> _EXERCISE AIM_
Copy out the listing below word for word, leaving out the picture.

+ + + + + + +

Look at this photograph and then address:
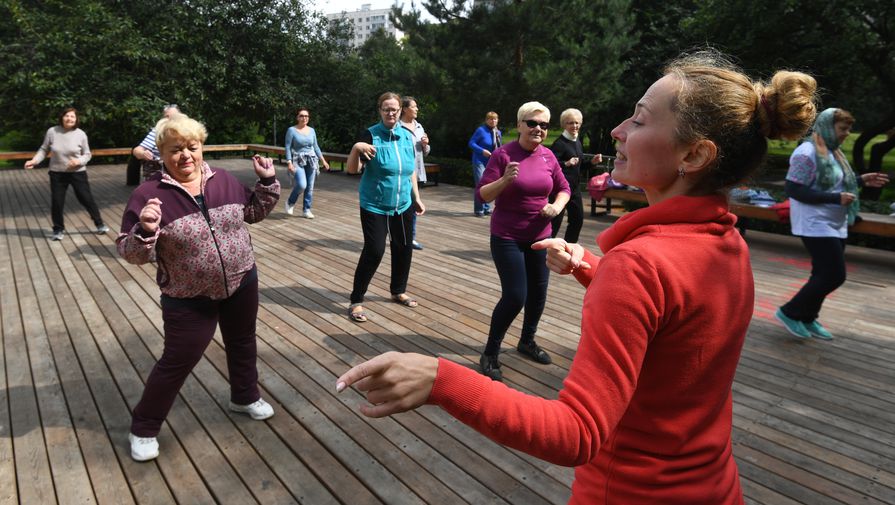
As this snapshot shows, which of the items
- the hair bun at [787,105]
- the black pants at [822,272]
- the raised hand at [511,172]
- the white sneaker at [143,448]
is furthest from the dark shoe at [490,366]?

+ + + + + + +

> _TASK OUTPUT_
Look at this photograph and then address:
As this snapshot shows, which of the items
- the hair bun at [787,105]
- the black pants at [822,272]
- the raised hand at [511,172]
- the white sneaker at [143,448]
is furthest from the dark shoe at [490,366]?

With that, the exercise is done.